*Exercise objective*
Rewrite everything from "For extensive knowledge" down to "to look new." in the boat repair forum post, swapping "fiberglass" for "wooden".

Start of Given text

Postby Acassidy » Tue Sep 10, 2019 6:59 pm

For extensive knowledge of boat repair look at the projects on this site,

https://www.thehulltruth.com/

The boating board has full boat restorations with lots of details and pictures.

That front damage is not common at all. But really any fiberglass boat repair is possible, if you know how to do it and have the time and energy to do it. I have seen boats where the whole side is crushed in and it is repaired to look new.

Look at this Hydrasporst boat on this video
https://www.youtube.com/watch?v=FHgIRP8Th7I&list=PL4wVqoD5uLB4DHJCj2wk4RUuQImoxmI7f&index=49

It shows how they rebuilt the side of the boat from extensive damage. This will give you some ideas on how to do the work on the front.

Most people see a boat like this and think it is junk. That is what makes boat restorers different than most other boat owners. Most people want to purchase a boat to enjoy by taking it out. I see potential in these project boats. I see the joy of doing to restoration work. It is like finding a rusted classic car.

End of Given text
Start of Entries provided

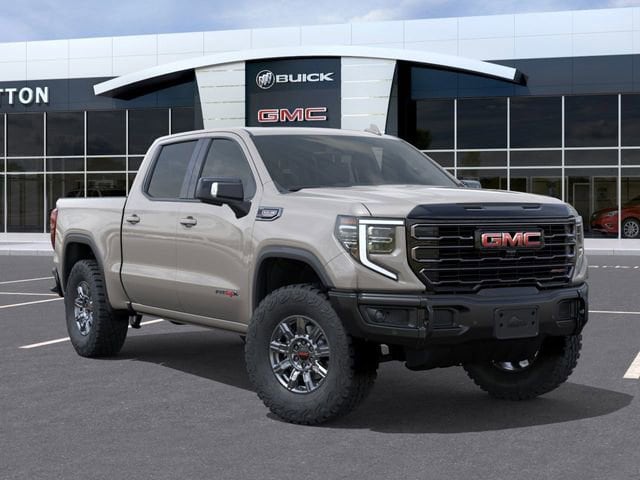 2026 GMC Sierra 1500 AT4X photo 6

End of Entries provided
Start of Entries provided

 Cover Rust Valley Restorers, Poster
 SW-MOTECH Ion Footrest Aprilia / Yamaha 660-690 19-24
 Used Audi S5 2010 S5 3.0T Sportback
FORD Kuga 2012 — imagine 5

End of Entries provided
Start of Entries provided

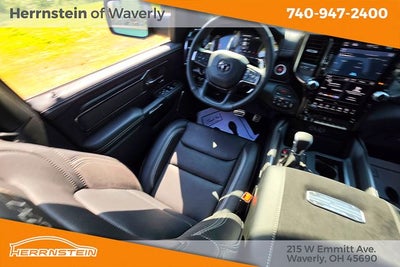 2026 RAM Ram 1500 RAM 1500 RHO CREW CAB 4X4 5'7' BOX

End of Entries provided

*Result of this exercise*
For extensive knowledge of boat repair look at the projects on this site,

https://www.thehulltruth.com/

The boating board has full boat restorations with lots of details and pictures.

That front damage is not common at all. But really any wooden boat repair is possible, if you know how to do it and have the time and energy to do it. I have seen boats where the whole side is crushed in and it is repaired to look new.